Wackenhut is owned by Group 4 Falck A/S, a Danish company, which has just merged with a British firm, Securicor, PLC. Securicor is the parent company of Cognisa - the same company that was in charge of airport security on Sept. 11, 2001 when terrorists with weapons passed through checkpoints at Washington-Dulles and Newark International Airports (back then the company called itself Argenbright). We now have one mega-foreign owned corporation with an abysmal record inside the U.S. operating security at many of our nuclear power plants.

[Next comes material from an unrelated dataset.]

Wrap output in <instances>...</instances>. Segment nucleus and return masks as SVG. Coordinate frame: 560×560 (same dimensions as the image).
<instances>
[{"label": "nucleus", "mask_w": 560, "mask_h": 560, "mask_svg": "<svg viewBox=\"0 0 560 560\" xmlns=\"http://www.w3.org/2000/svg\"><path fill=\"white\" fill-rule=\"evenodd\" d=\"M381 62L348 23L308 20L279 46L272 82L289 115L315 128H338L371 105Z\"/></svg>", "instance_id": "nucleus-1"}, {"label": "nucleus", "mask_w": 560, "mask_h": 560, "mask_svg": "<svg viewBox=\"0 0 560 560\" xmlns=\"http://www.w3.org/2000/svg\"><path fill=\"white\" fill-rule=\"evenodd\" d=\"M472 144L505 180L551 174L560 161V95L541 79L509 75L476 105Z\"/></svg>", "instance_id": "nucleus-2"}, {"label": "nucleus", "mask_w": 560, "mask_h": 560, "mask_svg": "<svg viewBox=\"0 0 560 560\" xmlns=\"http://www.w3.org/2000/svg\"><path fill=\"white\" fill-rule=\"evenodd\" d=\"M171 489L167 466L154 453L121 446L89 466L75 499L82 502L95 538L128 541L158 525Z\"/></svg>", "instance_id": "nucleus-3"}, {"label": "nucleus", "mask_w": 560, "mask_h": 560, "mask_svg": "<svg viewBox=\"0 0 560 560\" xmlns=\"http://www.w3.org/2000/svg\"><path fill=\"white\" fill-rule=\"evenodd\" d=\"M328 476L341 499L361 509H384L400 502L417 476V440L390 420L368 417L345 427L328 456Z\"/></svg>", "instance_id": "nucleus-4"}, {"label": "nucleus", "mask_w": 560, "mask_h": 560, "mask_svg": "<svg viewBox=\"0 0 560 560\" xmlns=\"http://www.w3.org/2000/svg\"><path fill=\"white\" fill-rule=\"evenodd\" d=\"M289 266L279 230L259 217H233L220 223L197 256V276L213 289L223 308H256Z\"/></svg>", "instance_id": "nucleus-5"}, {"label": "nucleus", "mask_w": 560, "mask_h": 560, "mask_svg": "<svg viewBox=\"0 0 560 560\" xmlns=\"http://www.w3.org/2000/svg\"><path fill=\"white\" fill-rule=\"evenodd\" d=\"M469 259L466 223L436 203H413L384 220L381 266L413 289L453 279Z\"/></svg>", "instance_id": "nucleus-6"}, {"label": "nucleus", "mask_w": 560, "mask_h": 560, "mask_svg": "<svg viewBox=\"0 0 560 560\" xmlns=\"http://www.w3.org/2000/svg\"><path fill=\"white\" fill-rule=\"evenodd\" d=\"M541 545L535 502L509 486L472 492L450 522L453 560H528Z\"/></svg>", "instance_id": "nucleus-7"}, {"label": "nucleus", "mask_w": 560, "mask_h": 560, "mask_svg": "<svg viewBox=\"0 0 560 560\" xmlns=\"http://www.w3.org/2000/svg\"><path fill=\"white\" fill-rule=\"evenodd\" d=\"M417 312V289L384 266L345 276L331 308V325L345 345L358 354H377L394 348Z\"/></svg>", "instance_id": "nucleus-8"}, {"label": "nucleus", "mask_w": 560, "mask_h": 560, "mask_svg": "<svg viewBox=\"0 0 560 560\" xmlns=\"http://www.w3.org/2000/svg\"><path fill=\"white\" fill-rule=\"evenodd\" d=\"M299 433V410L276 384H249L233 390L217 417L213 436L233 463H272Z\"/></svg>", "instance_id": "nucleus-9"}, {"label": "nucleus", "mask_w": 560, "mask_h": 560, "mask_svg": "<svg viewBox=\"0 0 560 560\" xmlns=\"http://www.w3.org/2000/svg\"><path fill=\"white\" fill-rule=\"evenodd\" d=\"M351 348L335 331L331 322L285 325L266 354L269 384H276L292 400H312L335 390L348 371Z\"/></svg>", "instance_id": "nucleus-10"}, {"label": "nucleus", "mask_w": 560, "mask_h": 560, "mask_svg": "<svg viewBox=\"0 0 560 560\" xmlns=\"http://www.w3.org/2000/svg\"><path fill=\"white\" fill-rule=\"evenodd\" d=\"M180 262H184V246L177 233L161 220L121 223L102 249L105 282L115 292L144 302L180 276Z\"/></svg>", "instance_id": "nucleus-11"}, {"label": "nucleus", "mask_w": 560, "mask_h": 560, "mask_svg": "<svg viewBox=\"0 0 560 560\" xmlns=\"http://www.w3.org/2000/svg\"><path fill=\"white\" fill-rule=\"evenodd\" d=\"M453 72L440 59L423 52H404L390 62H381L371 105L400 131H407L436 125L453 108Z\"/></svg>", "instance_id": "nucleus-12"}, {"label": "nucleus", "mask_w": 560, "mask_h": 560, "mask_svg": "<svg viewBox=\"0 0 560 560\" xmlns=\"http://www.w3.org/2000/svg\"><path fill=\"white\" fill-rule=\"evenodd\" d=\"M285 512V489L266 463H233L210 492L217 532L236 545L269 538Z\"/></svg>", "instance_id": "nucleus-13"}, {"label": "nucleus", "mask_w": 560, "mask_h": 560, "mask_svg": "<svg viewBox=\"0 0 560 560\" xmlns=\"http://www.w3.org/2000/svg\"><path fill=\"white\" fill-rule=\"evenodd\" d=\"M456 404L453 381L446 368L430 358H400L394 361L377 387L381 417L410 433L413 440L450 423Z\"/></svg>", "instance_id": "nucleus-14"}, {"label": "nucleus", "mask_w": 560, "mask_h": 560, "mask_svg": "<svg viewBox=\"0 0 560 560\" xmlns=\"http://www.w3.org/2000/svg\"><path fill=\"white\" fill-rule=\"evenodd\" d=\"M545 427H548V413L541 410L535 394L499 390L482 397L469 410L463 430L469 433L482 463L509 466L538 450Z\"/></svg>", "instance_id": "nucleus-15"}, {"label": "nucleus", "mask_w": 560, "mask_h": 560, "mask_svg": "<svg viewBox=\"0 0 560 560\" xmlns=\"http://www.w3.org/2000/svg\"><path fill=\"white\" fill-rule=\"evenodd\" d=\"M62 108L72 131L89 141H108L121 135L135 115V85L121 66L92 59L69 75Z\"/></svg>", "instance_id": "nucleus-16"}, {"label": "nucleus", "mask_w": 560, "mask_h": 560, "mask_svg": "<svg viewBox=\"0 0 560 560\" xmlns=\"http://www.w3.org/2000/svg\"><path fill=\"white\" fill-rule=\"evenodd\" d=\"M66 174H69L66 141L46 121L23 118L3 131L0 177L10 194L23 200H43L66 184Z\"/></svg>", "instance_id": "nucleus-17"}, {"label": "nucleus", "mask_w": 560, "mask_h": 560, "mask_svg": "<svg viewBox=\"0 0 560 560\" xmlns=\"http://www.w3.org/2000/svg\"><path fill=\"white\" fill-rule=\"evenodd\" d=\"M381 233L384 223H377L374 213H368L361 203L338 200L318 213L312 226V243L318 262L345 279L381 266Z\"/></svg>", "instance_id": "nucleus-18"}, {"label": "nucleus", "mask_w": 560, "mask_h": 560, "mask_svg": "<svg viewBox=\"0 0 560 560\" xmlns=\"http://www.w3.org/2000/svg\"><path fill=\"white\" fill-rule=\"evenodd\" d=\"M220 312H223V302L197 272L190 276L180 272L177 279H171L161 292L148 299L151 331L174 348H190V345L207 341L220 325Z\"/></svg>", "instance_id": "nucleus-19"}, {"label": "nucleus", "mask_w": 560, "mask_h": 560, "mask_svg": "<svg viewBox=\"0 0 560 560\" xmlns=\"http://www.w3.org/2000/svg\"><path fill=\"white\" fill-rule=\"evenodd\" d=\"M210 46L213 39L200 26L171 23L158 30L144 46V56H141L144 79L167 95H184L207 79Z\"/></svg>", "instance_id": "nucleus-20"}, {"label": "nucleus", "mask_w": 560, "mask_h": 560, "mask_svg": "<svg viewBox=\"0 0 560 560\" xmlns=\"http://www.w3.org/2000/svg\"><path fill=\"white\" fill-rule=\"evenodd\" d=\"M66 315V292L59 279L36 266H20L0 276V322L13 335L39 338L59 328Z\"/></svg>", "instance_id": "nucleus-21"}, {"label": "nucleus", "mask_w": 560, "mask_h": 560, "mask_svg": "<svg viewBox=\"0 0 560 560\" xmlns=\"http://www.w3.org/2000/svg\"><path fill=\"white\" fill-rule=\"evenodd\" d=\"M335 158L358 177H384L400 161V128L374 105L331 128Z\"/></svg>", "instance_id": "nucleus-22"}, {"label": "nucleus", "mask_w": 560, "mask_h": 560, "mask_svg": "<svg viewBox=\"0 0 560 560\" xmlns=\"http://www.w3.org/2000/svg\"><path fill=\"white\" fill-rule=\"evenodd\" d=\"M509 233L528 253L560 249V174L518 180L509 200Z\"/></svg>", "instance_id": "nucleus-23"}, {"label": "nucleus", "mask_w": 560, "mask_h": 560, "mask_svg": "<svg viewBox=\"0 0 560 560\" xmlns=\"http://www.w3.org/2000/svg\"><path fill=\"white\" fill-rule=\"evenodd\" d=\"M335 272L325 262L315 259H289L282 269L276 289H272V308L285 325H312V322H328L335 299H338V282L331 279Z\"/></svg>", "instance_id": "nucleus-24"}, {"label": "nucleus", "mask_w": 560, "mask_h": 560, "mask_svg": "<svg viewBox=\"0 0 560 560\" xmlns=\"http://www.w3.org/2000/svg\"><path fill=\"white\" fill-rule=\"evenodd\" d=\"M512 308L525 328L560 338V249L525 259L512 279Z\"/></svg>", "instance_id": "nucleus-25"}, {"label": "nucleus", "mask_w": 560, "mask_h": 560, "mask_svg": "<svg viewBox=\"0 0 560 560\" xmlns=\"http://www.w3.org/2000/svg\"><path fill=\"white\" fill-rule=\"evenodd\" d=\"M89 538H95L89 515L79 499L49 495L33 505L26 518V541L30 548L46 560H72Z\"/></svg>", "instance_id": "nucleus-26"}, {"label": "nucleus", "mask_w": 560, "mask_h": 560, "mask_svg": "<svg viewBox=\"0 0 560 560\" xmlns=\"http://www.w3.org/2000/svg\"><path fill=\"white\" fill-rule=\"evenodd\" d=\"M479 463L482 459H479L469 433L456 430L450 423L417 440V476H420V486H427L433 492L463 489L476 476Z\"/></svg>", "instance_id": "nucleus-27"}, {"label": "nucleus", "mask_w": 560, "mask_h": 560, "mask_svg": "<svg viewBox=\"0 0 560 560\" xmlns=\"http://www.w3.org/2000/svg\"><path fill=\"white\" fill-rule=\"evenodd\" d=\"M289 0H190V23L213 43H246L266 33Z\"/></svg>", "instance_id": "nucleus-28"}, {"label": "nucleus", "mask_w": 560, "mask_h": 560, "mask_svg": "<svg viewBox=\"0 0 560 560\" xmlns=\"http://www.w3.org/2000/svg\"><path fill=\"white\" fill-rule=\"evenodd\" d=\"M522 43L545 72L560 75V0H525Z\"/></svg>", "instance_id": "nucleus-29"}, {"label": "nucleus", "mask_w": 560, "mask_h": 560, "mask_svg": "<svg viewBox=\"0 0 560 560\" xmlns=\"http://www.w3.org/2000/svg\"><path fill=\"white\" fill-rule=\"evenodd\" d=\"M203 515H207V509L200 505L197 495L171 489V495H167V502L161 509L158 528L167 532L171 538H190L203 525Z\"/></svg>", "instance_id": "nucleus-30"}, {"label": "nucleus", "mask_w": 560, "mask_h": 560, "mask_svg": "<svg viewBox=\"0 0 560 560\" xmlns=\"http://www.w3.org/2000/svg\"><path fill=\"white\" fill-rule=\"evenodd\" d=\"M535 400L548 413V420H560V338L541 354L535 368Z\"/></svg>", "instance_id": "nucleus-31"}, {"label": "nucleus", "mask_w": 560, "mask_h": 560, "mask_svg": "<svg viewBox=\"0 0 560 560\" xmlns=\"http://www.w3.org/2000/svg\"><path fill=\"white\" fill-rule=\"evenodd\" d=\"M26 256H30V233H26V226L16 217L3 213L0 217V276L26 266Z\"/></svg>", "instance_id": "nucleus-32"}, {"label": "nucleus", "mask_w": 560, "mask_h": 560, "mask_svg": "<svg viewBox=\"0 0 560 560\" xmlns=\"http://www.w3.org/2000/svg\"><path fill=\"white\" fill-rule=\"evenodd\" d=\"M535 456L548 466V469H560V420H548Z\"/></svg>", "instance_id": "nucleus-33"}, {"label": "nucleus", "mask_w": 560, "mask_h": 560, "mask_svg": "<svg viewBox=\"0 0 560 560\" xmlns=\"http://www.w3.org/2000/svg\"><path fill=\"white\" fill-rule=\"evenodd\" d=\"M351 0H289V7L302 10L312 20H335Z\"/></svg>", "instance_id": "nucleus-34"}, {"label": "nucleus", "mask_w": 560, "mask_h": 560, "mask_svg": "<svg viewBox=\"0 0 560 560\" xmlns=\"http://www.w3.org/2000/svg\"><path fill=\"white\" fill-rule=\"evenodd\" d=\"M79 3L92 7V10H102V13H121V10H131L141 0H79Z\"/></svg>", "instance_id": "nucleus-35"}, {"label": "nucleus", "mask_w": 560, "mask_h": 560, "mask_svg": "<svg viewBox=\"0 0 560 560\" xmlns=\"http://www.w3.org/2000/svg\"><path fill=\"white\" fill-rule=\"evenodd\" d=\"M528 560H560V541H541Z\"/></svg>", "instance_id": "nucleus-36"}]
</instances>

We are not suggesting that Group 4 Falck-Securicor would disseminate this information to a terrorist group or foreign power. The point is that the U.S. government and the nuclear power utilities should keep this critical information in as few hands as possible, or the risk increases.
Security of nuclear power plants is a fundamental homeland security issue. If the NRC does not have the resources to support this effort, then it is imperative that you ask the Department of Homeland Security to provide this funding.
As always, we would be happy to meet with you to discuss our concerns.
1. We are aware of the procedures of the Foreign Ownership, Control and Influence (FOCI) programs. We are not confident that the oversight of the foreign corporation is adequate to ensure that the so-called firewall between the domestic subsidary and the foreign owner is effective.